Bayangkan, kehadiran bayi dalam keluarga bisa mengubah kebiasaan ayahnya yang perokok berat menjadi berkurang atau bahkan tidak merokok lagi demi bayinya. Artinya, kehadiran bayi melecut kita untuk menjadi pribadi yang lebih baik, apalagi ini yang lahir Yesus yang kami yakini sebagai Tuhan.
Kehadiran bayi membuat orang di sekitar kita juga akan bergembira. Contohnya, ada tetangga yang baru saja punya bayi. Maka kita, saudara-saudaranya, teman kantor, atau siapa saja akan datang memberi selamat.Â
Ada yang membawa kado. Ada pula yang mendoakan supaya bayi dan keluarga diberi kebahagiaan. Padahal belum tentu yang mendoakan seagama dengan yang punya bayi. Inilah normalnya menanggapi orang yang sedang Natal, atau sedang merayakan kelahiran bayi.Â
Saya tidak akan membahas teknis teologis, baik itu dari mereka yang "menolak" Natal atau juga melakukan pembelaan melalui pendekatan teologis Gereja. Tidak. Ini akan menjadi urusan menjadi tambah tidak karuan. Perayaan Natal adalah perayaan akan kelahiran seorang bayi. Kehadirannya membawa damai, tenang, ketulusan, senyum, kepolosan, dan tentu membawa harapan.

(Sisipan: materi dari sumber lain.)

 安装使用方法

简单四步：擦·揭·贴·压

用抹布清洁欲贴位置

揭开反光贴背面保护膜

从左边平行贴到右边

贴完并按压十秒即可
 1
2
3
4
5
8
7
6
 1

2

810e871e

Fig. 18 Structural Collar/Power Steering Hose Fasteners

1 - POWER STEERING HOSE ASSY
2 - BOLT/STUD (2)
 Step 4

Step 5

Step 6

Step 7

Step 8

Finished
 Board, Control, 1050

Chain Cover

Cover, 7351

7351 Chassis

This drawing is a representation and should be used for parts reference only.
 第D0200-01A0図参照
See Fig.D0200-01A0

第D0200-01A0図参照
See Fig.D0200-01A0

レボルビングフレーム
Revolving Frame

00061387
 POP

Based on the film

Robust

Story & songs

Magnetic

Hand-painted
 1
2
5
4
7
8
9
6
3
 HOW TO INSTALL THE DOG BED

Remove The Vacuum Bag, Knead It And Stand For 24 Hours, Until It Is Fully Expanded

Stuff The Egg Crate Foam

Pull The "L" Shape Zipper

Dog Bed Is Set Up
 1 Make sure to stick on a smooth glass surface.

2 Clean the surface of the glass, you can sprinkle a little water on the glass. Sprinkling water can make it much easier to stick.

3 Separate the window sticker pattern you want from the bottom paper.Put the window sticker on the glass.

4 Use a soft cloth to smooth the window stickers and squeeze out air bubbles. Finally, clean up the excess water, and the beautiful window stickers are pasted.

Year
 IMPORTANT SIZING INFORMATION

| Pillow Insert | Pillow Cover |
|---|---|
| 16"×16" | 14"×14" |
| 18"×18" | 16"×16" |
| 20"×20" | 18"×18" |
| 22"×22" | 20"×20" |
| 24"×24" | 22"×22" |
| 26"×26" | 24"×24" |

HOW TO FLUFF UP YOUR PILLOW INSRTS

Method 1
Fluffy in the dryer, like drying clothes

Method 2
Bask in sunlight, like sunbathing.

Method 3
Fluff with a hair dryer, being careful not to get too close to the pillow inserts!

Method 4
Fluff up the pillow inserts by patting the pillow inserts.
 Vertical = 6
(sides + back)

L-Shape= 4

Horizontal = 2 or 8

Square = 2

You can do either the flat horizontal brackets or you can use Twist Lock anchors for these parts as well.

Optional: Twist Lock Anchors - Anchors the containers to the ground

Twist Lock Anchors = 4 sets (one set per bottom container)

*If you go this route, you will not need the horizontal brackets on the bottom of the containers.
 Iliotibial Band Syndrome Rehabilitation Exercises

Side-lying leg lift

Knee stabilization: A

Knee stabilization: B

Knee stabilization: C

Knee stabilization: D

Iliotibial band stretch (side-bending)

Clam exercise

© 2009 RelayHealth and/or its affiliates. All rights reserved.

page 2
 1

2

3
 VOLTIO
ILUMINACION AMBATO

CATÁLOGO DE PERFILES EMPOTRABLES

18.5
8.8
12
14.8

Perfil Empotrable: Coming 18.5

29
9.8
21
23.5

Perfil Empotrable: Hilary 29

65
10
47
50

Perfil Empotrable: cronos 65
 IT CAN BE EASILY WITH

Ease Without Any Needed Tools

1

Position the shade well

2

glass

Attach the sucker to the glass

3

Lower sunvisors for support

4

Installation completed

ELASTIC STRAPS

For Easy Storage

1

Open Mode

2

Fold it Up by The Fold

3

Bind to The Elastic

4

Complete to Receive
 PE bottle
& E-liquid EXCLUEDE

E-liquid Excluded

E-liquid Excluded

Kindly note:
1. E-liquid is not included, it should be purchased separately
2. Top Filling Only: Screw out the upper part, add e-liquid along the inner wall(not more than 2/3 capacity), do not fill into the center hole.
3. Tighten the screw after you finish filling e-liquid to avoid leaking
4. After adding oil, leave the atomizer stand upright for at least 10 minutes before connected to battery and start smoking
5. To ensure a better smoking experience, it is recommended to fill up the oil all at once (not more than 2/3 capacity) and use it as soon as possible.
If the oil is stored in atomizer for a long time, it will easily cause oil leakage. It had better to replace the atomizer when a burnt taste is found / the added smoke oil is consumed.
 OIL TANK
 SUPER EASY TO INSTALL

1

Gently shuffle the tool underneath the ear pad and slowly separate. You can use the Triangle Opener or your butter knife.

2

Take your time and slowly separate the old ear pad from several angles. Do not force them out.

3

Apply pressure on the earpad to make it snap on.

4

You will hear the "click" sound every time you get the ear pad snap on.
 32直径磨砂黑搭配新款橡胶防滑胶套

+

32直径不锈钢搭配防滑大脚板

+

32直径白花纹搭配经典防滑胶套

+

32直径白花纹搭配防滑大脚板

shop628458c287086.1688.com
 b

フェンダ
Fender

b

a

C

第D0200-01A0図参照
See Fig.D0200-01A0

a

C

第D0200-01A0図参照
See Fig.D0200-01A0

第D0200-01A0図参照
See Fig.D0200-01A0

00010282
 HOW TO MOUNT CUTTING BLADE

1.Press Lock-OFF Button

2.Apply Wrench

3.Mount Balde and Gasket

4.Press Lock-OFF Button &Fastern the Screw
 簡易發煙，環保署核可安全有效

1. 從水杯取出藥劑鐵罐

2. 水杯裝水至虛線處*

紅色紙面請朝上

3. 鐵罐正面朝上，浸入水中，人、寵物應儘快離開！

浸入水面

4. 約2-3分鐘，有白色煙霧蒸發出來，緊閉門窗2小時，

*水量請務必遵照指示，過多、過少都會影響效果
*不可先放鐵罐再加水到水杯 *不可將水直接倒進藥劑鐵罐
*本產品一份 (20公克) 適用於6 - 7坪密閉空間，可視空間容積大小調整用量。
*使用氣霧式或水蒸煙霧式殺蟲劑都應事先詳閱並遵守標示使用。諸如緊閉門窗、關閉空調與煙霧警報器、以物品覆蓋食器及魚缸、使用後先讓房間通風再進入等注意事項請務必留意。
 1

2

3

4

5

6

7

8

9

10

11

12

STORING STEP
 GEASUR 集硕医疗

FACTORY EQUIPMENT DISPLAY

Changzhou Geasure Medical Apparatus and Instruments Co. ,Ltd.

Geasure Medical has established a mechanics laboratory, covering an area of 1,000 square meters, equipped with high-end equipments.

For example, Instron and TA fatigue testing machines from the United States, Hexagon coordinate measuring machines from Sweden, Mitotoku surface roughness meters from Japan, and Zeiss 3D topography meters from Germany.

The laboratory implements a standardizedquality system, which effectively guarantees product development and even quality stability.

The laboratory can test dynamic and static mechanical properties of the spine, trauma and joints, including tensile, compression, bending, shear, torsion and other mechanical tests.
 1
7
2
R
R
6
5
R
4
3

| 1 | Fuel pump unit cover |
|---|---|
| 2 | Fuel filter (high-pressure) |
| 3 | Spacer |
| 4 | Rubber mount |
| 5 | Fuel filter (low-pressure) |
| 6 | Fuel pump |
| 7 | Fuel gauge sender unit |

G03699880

Maka marilah kita, paling tidak saya mengajak diri saya sendiri untuk meresapi kehadirannya itu. Dengan demikian, saya pun terpanggil untuk membawa damai, ketenangan, ketulusan, senyum, kepolosan, dan berharap kehadiran saya membawa harapan. Saya berharap, nilai-nilai Natal ini yang harusnya menjadi pemberitaan mayoritas di media, baik itu cetak, online, bahkan di media sosial.
Jika demikian, maka tepatlah tema natal yang diangkat dalam perayaan Malam Natal di Kolese Kanisius, "Hendaklah Damai Sejahtera Kristus, Memerintah Dalam Dirimu." Tema ini sekaligus menjadi doa bagi kita semua supaya damai yang dibawa Yesus dalam kelahirannya yang sederhana diteruskan kepada siapa saja.
Selamat Natal, Tuhan Memberkati, Berkah Dalem!